+++ Data for analysis +++

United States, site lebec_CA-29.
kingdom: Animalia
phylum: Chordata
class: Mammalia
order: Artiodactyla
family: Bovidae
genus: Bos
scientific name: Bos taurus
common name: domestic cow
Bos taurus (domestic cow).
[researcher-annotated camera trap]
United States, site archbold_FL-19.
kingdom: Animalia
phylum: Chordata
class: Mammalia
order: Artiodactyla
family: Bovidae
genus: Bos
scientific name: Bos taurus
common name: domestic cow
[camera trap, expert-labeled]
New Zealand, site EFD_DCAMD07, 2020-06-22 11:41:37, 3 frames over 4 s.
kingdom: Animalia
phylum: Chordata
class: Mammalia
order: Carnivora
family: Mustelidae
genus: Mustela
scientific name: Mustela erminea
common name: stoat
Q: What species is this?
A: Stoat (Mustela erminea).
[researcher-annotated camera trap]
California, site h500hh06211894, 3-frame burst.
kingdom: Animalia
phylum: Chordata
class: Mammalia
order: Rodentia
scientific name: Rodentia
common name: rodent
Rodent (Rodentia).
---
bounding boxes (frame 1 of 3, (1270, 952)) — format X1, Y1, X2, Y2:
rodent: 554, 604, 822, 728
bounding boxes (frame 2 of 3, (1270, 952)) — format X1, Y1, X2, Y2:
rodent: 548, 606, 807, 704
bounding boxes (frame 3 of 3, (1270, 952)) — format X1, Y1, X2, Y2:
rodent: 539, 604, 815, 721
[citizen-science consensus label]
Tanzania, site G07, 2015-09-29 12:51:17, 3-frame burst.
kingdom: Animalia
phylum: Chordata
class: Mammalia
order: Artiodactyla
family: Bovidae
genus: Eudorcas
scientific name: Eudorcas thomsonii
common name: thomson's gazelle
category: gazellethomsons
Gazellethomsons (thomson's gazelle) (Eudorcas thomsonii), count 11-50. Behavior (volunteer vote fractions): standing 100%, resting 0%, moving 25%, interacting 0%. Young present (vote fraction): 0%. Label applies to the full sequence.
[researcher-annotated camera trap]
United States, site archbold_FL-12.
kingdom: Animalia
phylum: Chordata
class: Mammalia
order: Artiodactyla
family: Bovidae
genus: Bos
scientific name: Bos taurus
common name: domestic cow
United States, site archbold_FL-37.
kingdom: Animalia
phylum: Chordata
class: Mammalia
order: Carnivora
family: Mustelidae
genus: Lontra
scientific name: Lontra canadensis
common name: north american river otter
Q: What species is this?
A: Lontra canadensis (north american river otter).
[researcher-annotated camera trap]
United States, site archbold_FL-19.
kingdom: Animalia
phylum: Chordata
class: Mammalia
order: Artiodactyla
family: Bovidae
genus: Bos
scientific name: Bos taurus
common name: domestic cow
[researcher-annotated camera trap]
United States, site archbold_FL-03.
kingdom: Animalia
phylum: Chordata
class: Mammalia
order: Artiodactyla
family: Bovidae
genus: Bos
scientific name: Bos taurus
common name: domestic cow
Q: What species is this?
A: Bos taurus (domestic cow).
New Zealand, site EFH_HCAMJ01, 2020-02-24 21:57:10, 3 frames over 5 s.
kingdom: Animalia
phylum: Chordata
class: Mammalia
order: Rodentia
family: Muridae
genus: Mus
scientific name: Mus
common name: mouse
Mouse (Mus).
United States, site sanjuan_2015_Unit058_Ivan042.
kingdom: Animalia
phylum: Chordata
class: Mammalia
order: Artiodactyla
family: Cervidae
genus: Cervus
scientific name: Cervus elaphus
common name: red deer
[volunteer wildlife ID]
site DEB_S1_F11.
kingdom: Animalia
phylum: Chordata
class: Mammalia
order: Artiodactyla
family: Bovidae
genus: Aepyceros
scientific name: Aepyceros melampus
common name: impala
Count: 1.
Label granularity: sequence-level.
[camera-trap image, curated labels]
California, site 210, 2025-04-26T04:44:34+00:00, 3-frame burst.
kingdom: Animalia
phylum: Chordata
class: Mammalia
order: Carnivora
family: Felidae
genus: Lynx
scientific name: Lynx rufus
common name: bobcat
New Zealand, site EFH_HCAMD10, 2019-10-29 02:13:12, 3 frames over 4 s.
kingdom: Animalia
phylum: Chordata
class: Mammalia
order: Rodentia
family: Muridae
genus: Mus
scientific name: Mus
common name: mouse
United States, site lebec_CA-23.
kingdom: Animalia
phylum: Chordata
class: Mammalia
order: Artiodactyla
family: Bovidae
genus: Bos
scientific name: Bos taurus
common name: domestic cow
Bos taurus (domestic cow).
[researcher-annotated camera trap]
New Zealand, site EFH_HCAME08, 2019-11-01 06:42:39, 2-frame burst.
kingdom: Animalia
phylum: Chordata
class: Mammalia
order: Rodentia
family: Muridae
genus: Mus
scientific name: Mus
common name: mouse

+++

Task requirements:
Every line above in which the word "United" occurs needs to be copied.

Response to this exercise:
United States, site lebec_CA-29.
United States, site archbold_FL-19.
United States, site archbold_FL-12.
United States, site archbold_FL-37.
United States, site archbold_FL-19.
United States, site archbold_FL-03.
United States, site sanjuan_2015_Unit058_Ivan042.
United States, site lebec_CA-23.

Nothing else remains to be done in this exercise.